Show each line of the records that contains the word "closest", copying the full line. Matching is case-sensitive.

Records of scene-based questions
++++++

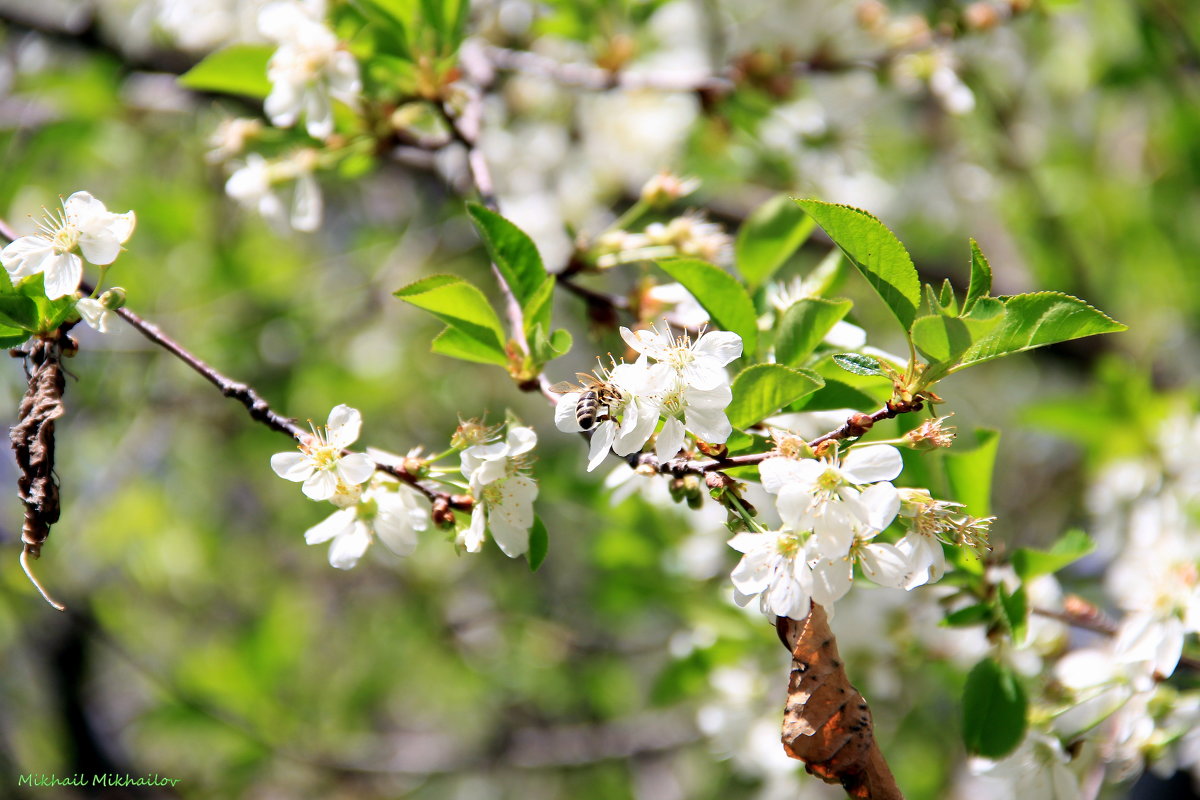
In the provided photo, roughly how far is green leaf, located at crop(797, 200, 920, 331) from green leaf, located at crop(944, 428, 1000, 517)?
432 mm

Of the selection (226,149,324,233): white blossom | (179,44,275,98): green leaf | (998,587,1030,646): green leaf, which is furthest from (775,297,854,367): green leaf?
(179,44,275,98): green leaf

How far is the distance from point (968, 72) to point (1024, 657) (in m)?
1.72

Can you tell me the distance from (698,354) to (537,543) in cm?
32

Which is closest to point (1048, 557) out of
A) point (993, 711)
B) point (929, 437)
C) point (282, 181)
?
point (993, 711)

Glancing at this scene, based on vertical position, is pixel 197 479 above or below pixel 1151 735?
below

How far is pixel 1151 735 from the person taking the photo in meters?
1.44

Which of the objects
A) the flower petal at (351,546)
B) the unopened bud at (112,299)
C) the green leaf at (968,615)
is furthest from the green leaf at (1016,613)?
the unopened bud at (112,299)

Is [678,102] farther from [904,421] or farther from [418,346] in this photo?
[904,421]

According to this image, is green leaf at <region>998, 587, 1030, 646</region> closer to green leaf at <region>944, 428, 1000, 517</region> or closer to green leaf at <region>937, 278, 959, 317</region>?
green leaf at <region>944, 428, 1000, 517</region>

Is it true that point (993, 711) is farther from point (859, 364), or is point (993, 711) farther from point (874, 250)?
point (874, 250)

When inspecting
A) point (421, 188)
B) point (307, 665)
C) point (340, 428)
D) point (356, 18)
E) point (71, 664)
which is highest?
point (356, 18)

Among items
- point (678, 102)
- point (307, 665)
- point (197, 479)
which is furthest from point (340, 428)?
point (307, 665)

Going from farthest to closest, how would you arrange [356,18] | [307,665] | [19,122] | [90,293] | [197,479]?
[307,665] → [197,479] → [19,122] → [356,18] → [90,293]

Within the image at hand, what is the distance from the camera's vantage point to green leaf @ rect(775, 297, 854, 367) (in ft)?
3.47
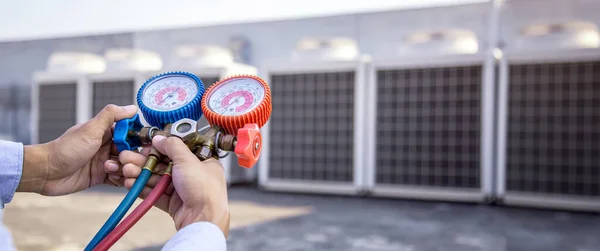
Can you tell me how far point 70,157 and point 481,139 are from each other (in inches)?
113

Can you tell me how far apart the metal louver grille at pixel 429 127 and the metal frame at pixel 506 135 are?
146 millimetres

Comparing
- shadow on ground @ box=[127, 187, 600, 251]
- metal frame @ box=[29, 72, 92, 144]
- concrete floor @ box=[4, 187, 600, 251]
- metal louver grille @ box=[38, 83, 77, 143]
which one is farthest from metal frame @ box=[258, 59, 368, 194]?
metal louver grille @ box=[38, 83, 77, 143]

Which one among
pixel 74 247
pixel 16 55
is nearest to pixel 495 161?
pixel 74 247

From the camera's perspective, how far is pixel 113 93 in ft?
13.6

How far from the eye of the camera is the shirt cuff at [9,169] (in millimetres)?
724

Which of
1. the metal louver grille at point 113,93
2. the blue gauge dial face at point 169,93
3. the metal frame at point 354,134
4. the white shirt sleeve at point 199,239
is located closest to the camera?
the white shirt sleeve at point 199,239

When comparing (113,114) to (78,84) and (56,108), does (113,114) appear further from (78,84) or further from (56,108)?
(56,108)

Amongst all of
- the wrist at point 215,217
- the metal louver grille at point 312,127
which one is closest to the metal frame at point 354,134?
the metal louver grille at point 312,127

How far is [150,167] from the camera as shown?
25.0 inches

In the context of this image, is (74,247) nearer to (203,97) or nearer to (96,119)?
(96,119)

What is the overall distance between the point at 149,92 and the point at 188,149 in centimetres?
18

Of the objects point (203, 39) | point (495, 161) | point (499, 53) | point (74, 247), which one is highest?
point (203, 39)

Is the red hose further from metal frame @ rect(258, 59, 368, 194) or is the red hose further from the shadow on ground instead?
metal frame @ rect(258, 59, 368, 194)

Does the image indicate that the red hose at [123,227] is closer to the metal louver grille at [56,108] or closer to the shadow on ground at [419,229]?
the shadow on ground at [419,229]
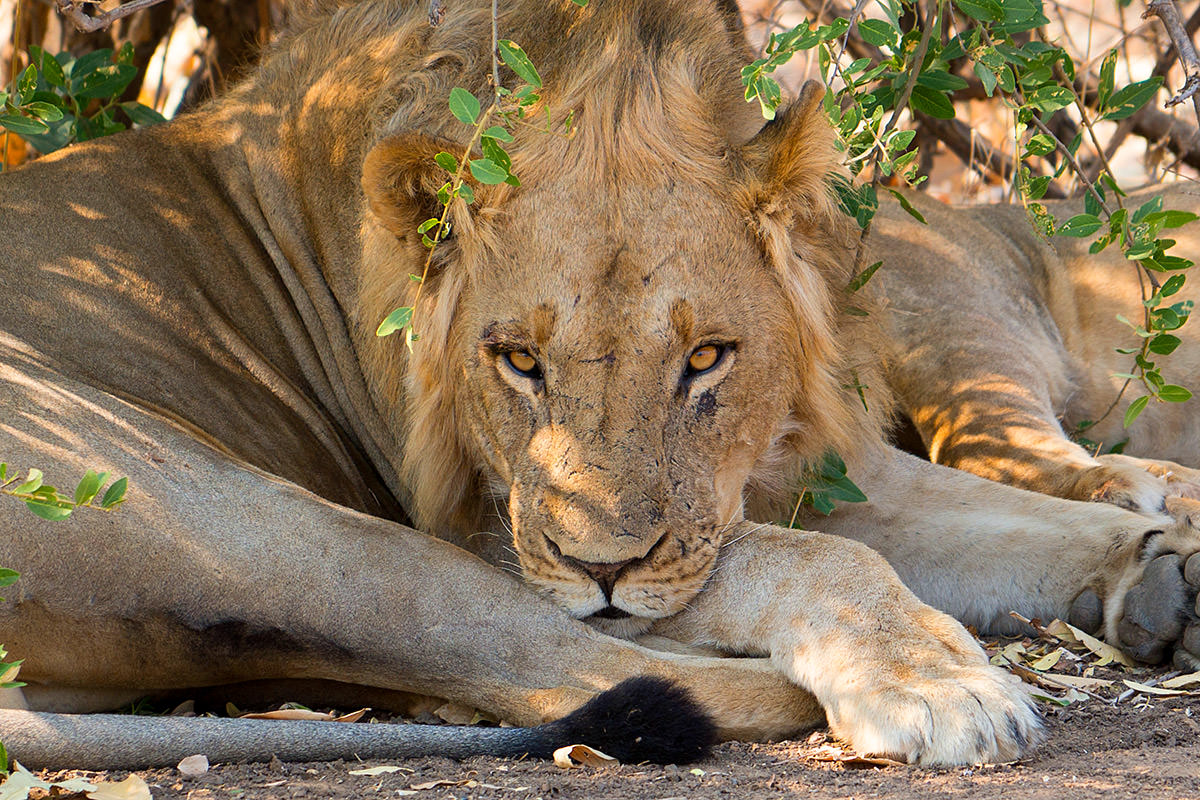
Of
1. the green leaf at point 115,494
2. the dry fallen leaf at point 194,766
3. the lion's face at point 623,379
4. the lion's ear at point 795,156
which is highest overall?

++++++

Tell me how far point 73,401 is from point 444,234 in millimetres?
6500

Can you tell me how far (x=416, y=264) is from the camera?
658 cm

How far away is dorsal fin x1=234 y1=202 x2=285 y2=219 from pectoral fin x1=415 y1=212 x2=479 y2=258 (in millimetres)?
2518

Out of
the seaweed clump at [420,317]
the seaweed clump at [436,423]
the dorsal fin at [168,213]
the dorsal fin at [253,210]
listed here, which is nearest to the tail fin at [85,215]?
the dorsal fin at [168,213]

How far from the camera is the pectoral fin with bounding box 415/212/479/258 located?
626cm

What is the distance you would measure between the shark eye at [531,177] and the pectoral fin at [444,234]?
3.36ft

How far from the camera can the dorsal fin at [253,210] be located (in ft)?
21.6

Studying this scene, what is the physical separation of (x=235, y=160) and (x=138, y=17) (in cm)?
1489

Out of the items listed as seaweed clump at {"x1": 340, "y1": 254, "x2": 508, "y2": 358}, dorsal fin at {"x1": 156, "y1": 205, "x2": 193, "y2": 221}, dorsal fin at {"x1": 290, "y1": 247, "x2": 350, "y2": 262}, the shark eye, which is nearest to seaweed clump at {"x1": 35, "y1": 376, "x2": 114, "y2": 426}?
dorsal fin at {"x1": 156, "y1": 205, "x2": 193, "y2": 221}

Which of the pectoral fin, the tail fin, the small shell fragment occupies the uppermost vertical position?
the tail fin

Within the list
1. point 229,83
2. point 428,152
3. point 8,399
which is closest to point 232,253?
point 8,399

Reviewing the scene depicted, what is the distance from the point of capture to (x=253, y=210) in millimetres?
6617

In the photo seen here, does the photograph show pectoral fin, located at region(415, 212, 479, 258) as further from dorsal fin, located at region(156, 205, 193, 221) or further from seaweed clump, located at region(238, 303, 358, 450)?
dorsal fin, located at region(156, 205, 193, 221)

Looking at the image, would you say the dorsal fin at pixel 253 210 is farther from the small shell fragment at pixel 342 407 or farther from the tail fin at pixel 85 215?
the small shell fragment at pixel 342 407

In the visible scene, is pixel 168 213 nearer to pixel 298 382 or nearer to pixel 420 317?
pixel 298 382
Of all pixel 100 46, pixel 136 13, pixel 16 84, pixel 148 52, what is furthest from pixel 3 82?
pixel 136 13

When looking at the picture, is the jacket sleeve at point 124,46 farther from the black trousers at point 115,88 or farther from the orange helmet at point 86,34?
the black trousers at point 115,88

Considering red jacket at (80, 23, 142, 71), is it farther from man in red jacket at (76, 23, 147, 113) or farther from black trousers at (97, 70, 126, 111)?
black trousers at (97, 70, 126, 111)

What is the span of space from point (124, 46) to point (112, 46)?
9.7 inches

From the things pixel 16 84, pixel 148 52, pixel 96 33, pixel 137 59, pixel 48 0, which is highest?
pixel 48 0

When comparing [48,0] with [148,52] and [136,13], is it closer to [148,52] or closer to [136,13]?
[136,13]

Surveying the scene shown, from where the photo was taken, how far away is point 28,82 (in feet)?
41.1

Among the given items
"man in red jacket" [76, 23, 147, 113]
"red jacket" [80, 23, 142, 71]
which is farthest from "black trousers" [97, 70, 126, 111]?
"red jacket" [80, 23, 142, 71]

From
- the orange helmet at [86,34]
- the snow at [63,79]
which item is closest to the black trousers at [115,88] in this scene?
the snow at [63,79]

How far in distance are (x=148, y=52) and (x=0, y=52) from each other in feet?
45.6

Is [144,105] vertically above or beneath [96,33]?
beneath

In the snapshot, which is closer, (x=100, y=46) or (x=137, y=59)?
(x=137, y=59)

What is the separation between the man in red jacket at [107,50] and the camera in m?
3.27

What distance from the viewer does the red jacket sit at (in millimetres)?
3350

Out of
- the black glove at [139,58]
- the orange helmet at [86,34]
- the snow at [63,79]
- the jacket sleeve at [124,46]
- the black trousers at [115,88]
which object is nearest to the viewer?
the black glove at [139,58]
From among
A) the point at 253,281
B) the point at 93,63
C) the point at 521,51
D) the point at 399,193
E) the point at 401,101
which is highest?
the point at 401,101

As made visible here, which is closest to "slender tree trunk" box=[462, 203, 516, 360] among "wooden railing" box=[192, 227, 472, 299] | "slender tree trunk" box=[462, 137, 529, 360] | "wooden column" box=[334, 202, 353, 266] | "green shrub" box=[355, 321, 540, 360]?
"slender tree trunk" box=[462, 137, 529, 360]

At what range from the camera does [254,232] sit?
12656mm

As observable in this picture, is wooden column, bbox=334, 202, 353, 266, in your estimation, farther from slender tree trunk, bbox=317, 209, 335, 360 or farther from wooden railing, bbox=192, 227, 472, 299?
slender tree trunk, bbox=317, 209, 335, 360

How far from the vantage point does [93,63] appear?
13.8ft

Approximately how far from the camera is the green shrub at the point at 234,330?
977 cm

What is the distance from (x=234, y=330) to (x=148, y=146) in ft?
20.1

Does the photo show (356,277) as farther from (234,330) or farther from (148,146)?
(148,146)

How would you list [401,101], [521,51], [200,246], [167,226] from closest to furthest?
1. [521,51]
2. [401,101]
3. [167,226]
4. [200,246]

++++++

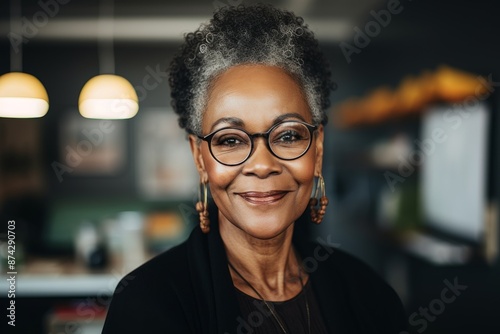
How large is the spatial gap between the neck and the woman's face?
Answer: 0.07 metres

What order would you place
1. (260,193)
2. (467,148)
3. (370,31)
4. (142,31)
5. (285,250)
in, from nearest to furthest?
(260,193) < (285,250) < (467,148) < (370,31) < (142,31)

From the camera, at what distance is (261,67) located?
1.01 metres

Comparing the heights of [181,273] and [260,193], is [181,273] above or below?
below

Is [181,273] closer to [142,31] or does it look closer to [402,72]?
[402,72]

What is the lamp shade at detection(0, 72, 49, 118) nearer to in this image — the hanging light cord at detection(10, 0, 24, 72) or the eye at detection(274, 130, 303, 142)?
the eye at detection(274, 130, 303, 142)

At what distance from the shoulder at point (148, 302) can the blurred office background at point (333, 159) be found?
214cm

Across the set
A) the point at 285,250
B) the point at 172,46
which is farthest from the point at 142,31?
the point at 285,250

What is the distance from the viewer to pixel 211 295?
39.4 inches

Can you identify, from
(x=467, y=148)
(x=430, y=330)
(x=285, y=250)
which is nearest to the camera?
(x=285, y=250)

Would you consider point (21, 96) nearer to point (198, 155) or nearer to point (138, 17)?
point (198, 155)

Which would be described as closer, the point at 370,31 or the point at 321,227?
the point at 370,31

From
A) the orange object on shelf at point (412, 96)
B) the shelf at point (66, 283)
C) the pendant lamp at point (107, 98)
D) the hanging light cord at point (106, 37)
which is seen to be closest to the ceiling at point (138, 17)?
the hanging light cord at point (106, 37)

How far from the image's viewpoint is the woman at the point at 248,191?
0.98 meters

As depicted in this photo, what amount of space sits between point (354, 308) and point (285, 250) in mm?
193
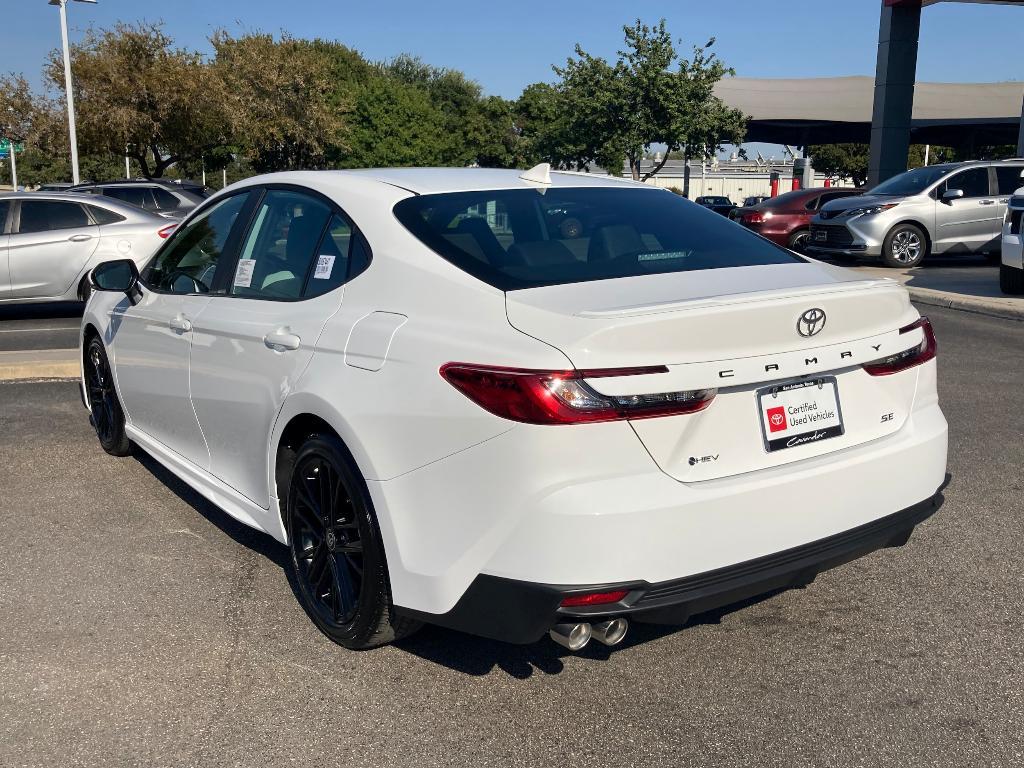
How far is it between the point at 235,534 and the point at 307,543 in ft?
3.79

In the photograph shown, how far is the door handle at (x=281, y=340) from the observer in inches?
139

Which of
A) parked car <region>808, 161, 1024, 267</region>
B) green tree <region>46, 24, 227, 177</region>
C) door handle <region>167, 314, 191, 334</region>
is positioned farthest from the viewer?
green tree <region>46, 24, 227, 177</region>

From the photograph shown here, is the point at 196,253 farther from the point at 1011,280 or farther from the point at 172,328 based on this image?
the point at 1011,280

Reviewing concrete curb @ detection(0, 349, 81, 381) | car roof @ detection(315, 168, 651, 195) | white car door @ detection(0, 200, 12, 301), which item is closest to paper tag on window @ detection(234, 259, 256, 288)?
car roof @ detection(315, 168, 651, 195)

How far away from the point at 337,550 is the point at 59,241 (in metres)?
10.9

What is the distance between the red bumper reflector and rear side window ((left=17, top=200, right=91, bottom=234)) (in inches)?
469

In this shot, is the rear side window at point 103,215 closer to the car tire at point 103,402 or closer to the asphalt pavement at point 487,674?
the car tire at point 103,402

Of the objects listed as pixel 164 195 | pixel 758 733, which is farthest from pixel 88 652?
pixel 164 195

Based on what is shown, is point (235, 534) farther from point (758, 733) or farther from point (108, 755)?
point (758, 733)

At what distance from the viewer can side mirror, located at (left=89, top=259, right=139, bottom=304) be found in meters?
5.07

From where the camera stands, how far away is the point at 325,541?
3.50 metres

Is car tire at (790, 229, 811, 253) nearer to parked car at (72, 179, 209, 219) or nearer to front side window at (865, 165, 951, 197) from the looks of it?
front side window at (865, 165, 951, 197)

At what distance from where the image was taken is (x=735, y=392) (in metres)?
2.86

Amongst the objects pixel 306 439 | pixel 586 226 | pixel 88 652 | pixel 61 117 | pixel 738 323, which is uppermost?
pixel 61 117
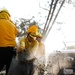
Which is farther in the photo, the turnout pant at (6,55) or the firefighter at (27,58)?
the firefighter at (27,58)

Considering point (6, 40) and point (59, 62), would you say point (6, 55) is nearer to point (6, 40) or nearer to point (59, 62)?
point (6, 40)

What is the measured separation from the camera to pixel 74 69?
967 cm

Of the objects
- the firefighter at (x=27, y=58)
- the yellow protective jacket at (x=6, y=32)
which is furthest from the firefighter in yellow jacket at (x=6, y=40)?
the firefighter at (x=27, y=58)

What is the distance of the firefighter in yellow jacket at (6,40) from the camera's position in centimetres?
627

++++++

§ RESULT OF THE EXERCISE
Which is closest to point (1048, 557) out of
Going from farthest to closest, how would you arrange [356,18] | [307,665] | [19,122] | [90,293] | [197,479]?
is located closest to the camera?
which one is closest to the metal frame at point 354,134?
which is closest to point 232,253?
which item is closest to the black trousers at [115,88] in this scene?
As made visible here, which is closest to "slender tree trunk" box=[462, 203, 516, 360] among "wooden railing" box=[192, 227, 472, 299] | "slender tree trunk" box=[462, 137, 529, 360] | "wooden column" box=[334, 202, 353, 266] | "green shrub" box=[355, 321, 540, 360]?
How would you list [401,101], [521,51], [200,246], [167,226] from closest to furthest?
which is seen to be closest to the ceiling at point (138, 17)?
Reviewing concrete curb @ detection(0, 349, 81, 381) | car roof @ detection(315, 168, 651, 195) | white car door @ detection(0, 200, 12, 301), which item is closest to paper tag on window @ detection(234, 259, 256, 288)?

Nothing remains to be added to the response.